I guess the ideas to fix this would be: use smgrzeroextend() instead
of this coding, and/or perhaps look at the coding of pg_pwrite_zeros()
(function-local static) for any other place that needs such a thing,
if it would be satisfied by function-local scope?
On Sun, Feb 25, 2024 at 9:12 AM Thomas Munro <thomas.munro@gmail.com> wrote:
On Sun, Feb 25, 2024 at 8:50 AM Noah Misch <noah@leadboat.com> wrote:
On GNU/Linux x64, gcc correctly records alignment=2**12 for the associated
section (.rodata for bulk_write.o zero_buffer, .bss for pg_prewarm.o
blockbuffer). If I'm reading this right, neither AIX gcc nor xlc is marking
the section with sufficient alignment, in bulk_write.o or pg_prewarm.o:Ah, that is a bit of a hazard that we should probably document.

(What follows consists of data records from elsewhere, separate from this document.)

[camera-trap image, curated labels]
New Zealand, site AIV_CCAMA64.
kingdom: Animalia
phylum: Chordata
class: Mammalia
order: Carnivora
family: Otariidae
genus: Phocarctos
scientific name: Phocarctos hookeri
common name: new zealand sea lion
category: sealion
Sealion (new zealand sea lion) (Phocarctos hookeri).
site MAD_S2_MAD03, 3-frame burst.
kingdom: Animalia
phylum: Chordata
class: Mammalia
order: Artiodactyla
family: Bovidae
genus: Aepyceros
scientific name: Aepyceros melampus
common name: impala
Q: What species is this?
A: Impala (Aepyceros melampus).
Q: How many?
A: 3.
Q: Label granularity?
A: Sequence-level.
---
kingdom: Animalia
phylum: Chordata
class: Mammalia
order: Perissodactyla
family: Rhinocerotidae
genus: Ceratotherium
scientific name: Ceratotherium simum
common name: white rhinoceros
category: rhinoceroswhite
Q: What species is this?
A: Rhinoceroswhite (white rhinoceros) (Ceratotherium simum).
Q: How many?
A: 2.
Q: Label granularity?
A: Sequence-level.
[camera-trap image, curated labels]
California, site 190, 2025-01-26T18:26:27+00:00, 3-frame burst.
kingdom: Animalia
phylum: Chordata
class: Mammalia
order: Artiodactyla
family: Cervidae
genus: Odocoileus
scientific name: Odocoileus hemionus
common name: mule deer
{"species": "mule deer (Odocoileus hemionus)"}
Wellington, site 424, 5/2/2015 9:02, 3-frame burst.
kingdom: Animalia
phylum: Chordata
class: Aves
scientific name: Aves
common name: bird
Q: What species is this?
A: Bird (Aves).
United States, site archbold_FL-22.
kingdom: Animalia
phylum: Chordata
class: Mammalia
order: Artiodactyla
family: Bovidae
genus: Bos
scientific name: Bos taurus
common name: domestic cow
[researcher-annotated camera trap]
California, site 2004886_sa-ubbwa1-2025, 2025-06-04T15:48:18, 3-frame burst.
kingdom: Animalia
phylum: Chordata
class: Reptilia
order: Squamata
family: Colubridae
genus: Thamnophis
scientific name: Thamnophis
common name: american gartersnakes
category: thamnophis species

I guess the ideas to fix this would be: use smgrzeroextend() instead
of this coding, and/or perhaps look at the coding of pg_pwrite_zeros()
(function-local static) for any other place that needs such a thing,
if it would be satisfied by function-local scope?
Erm, wait, how does that function-local static object work differently?